Prompt: Take the line containing "Tricou Queens Of" and all lines after it, through the end of the material, and repeat them exactly, pictures left out.

Data excerpt:
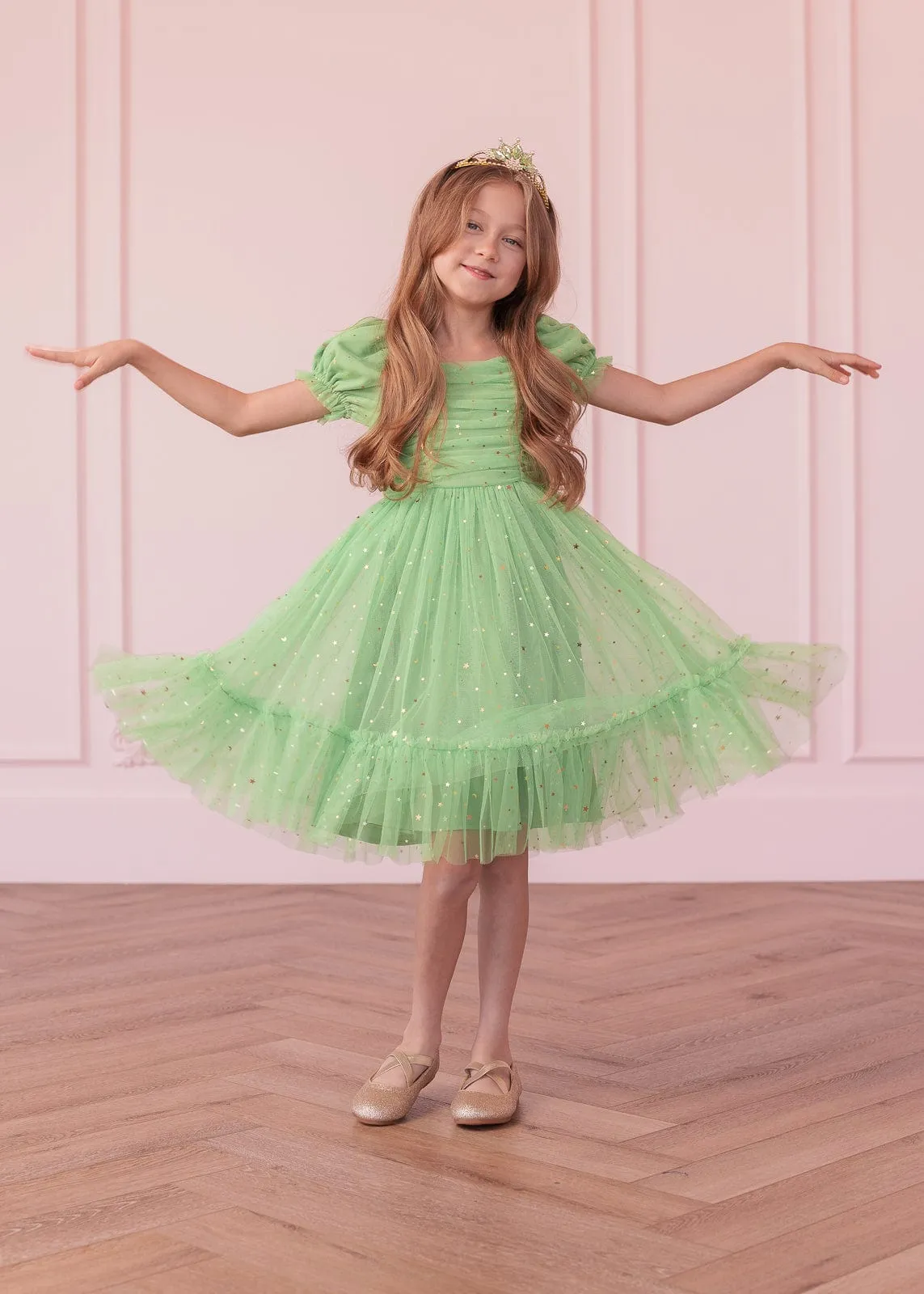 Tink Girls Dress sold by JessaKae product image thumbnail 4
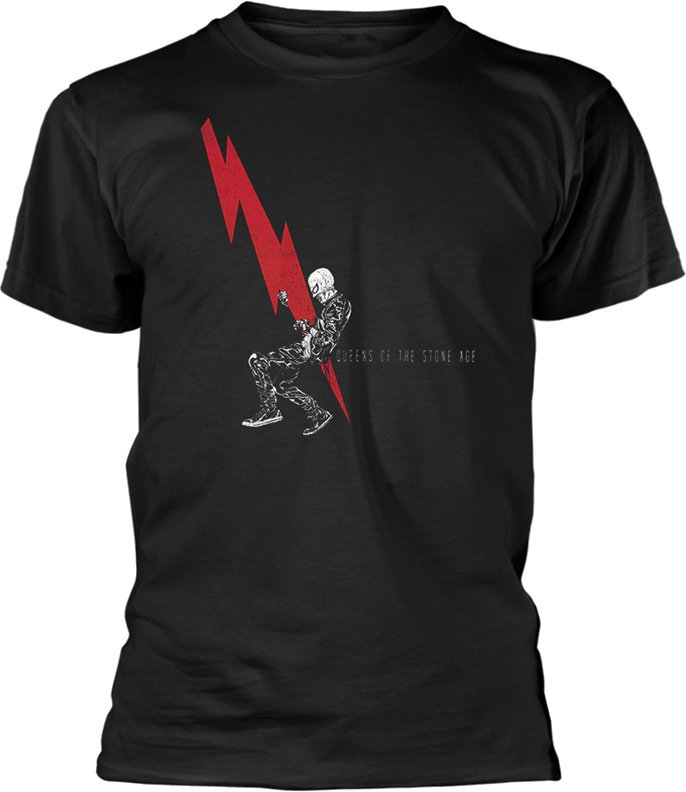 Tricou Queens Of The Stone Age Tricou Lightning Dude Black L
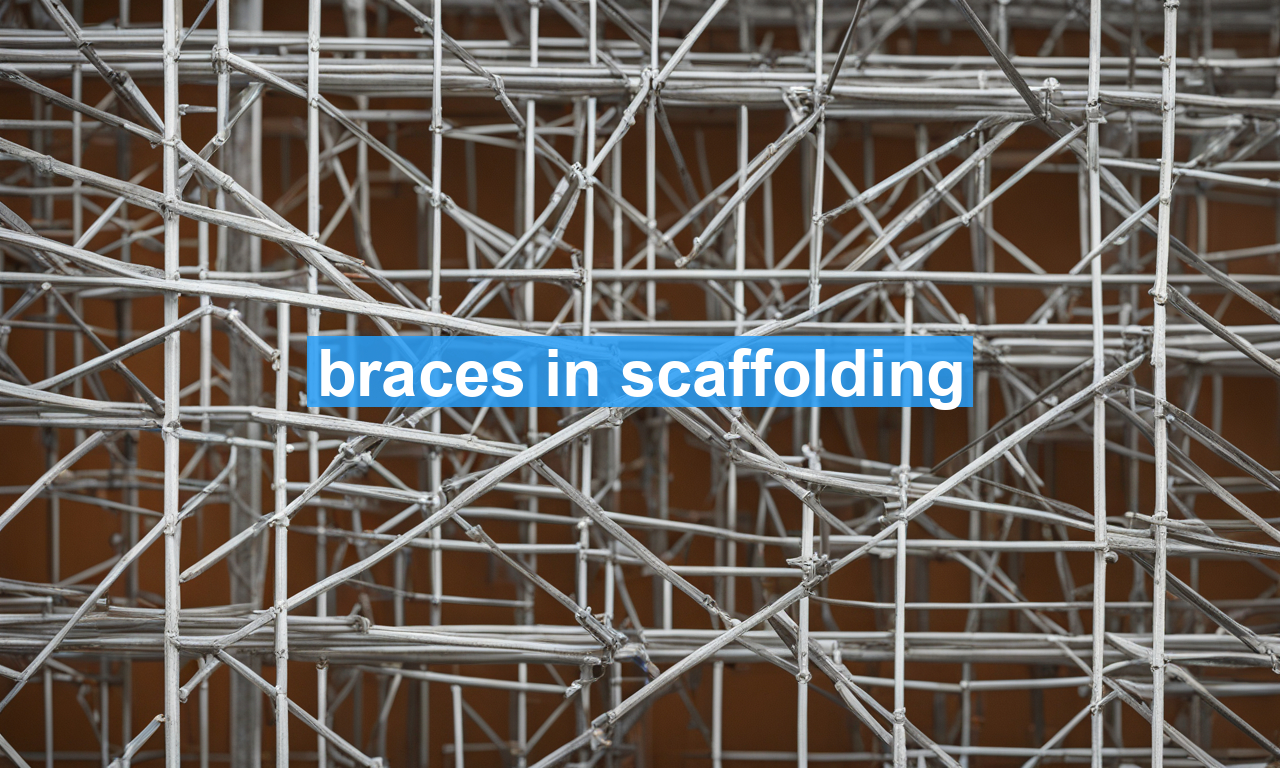 braces in scaffolding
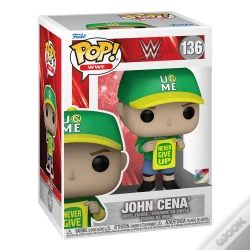 Capa do artigo Funko Pop! Wwe - John Cena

Solution:
 Tricou Queens Of The Stone Age Tricou Lightning Dude Black L
 braces in scaffolding
 Capa do artigo Funko Pop! Wwe - John Cena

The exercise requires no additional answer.